■ **TESTO FORNITO**:
«Hic iacet» un successore di Pietro

da Il Sole 24 Ore – 26 giugno 2022 – di Gianfranco Ravasi

 

In questo articolo il Cardinal Ravasi affronta il tema della sepoltura dei pontefici.

Commemoriamo la data del 29 giugno, solennità dei Ss. Pietro e Paolo, da un’angolatura particolare, quella della sepoltura dei papi nella basilica vaticana di San Pietro, secondo un arco di tempo che va dal V al XII secolo, in pratica dal celebre Leone Magno, asceso al soglio petrino dalla Tuscia nel 440, fino al pisano Eugenio III che muore nel 1153. A ricostruire questa sequenza storica attraverso 42 epigrafi funerarie latine è Ottavio Bucarelli, docente di Archeologia presso la Pontificia Università Gregoriana, il quale ha scelto di titolare il suo saggio con una delle formule adottate in questi testi: hic requiescit papa (usata per Pelagio nel 561 e per Gregorio Magno nel 604).

Prima, però, riserviamo una particolare premessa alla figura fondamentale dell’apostolo Pietro. È interessante notare che la Prima Lettera neotestamentaria che reca il suo nome contiene una curiosa indicazione finale: «Vi saluta la comunità che è stata eletta come voi e che dimora in Babilonia» (5,13). È noto, anche attraverso l’Apocalisse, che «Babilonia» era spesso il simbolo usato per indicare la Roma imperiale. «Pietro, apostolo di Gesù Cristo» che scrive questa Lettera ai cristiani dell’Asia minore (1,1) si troverebbe, dunque, nella capitale.

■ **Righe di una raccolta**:
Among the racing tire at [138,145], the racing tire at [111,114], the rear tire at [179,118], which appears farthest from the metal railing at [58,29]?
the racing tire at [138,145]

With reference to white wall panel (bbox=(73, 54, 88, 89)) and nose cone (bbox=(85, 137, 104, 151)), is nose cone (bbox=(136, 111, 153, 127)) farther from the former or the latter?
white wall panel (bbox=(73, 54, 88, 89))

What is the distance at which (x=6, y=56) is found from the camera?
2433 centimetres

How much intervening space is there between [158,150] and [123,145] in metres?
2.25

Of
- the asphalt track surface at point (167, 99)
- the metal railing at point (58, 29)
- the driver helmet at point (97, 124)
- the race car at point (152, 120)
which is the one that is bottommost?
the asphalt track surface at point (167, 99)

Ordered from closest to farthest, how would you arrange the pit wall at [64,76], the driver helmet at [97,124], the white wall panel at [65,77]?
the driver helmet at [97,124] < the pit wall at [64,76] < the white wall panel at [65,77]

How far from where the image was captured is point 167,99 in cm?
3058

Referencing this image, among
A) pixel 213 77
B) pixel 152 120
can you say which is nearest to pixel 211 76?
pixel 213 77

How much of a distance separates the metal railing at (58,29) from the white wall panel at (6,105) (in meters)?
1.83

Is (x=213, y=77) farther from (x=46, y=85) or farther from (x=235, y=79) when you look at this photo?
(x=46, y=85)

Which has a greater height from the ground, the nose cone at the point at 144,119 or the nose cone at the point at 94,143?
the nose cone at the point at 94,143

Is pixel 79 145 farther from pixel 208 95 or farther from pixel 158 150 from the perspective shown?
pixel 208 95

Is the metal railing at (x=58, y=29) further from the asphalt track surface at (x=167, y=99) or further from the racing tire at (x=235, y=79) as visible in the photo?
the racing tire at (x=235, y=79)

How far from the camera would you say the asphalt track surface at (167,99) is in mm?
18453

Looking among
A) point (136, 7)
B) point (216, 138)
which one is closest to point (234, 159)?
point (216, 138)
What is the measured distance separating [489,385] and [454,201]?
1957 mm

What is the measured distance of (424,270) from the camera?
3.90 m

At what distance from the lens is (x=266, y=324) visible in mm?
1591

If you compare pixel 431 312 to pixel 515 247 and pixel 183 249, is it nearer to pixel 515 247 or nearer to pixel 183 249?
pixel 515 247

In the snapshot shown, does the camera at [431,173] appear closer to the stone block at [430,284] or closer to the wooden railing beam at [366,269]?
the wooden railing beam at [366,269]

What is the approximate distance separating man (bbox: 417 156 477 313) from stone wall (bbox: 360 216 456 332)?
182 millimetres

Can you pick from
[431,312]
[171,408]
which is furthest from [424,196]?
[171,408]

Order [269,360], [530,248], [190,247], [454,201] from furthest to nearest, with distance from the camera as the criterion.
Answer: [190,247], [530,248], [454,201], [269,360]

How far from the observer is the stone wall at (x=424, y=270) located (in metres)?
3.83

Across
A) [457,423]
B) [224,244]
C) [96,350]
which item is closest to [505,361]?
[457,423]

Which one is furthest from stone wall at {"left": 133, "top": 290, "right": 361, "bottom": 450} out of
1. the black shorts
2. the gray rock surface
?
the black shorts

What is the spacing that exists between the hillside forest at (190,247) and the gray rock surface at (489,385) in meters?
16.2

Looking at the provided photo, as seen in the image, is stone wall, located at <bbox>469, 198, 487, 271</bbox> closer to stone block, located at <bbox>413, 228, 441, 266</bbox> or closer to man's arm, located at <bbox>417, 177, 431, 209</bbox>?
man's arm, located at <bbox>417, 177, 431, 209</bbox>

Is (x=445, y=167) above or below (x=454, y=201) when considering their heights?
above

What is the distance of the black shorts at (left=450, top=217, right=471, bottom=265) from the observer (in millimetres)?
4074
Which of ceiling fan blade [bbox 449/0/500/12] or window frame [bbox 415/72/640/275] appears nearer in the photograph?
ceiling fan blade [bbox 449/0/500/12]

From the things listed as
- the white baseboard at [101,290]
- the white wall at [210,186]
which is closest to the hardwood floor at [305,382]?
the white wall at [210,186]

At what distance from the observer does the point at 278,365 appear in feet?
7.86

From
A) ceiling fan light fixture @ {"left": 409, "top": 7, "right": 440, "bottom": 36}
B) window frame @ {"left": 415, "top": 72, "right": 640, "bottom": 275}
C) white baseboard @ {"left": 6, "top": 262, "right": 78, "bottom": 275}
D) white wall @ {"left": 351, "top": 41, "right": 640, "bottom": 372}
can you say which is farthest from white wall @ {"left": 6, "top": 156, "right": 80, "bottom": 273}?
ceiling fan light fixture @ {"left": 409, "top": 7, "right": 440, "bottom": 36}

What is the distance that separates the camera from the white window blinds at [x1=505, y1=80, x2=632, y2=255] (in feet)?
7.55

■ **ISTRUZIONI**:
**1)** Nell'articolo sulla sepoltura dei papi, su quante epigrafi funerarie latine si basa Ottavio Bucarelli per ricostruire la sequenza storica?
**2)** Porta avanti l'articolo sulla sepoltura dei papi, riprendendo subito dopo la sua ultima frase.

■ **RISPOSTE SCRITTE**:
**1)** Su 42 epigrafi funerarie latine.

**2)**
Ma procediamo oltre per ricercare una connessione del martirio di Pietro con la città di Roma. Se gli scritti neotestamentari sono al riguardo silenti, non bisogna ignorare l’esistenza di documenti di poco posteriori agli eventi che confermano questo legame. Nella sua Lettera ai Corinzi, scritta verso l’anno 95, papa Clemente I (lo fu forse dal 92 al 99), fa un esplicito riferimento al martirio romano delle due «colonne più elevate» della Chiesa (5, 2-3), cioè Pietro e Paolo. Siamo a pochi anni dopo i fatti e quindi era facile contestare questo dato che, invece, era ormai considerato pacifico.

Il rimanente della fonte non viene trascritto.